Python Web Scraper ✅ Complete

I came into this with no Python background and a clear goal: build a scraper that could pull technical documents from hundreds of websites, organize them on disk, and never download the same file twice. This is the story of building it and what I learned along the way.

python scraper tools learning automation

Reads a structured JSON database and systematically fetches every URL in it
10-method waterfall fallback: requests → httpx → Playwright → Selenium → curl subprocess
SHA256 deduplication — hashes every file before saving, skips anything already seen
PDF handling: pdfminer.six, pymupdf, pytesseract OCR for scanned documents
BFS crawler with configurable depth — follows links without running forever
Proper class design: HashRegistry, ScrapeLog, UrlProcessor, ManufacturerCrawler
argparse CLI — target a single manufacturer or the entire database
Simultaneous terminal and file logging with timestamps
Runs on a Raspberry Pi without modification

A Python web scraper built from scratch as a real project — not a tutorial exercise

Build Story

1. Starting From Zero

I didn't learn Python by reading a book. I learned it by having a problem that needed solving. I needed a tool that could pull technical documents from hundreds of websites, save them in an organized way, and never download the same thing twice. A real tool, not a tutorial exercise.
The early wins were small. Getting a script to read a JSON file. Getting it to make an HTTP request and save the response to disk. Each one felt like a real step forward.

2. Files, Paths, and Being Defensive

Working with files and paths was the first real lesson. Python's pathlib module became essential. Learning the difference between Path.mkdir(parents=True, exist_ok=True) and just assuming a folder exists — then watching your script crash when it doesn't — teaches you to be defensive fast.
JSON was the backbone of the whole project. The database was JSON, the logs were JSON, the state tracking was JSON. Error handling with try/except stopped being something I added grudgingly and started being something I reached for automatically.

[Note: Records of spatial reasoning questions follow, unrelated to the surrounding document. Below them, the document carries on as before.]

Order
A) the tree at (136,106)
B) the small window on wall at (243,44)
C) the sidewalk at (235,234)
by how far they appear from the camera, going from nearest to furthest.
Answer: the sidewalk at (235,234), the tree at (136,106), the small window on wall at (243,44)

3. The 10-Method Waterfall

HTTP requests were where things got interesting. The web is not simple. Sites have bot detection. Some require JavaScript to render. Some block certain user-agent strings.
I built a 10-method waterfall fallback: plain requests first, then httpx for HTTP/2 support, then Playwright for JavaScript-heavy pages, then Selenium, then raw curl via subprocess as a last resort. If one method fails, try the next. Building that taught me Python's module ecosystem in a very practical way — what each tool actually does and when to reach for a heavier one.

4. SHA256 Deduplication

If you run the scraper twice, you don't want to download the same file twice. The solution was to hash every piece of content before saving it and keep a registry of hashes seen. If the hash already exists, skip it.
I'd never written a hash function in any language before. Learning that hashlib.sha256(content).hexdigest() gives you a reliable fingerprint for any piece of data — and that a dictionary makes a fast lookup table — felt like real computer science knowledge, not just Python trivia.

5. Classes, PDFs, and Finishing It

PDFs are a binary format that hides text in surprisingly difficult ways. I worked through pdfminer.six for text extraction, pymupdf for faster processing, and pytesseract for OCR on scanned documents. Checking raw_bytes[:4] == b"%PDF" to detect a PDF by magic bytes rather than file extension felt like a real programmer move.
Class design was the biggest conceptual jump. The scraper grew into HashRegistry, ScrapeLog, UrlProcessor, and ManufacturerCrawler. Learning when to use a class versus a function clicked not by reading about it but by needing it to keep the code manageable.
The scraper works. It handles HTML, PDFs, binary files, redirects, failures, retries, and restarts gracefully. It runs on a Raspberry Pi. None of that was obvious when I started.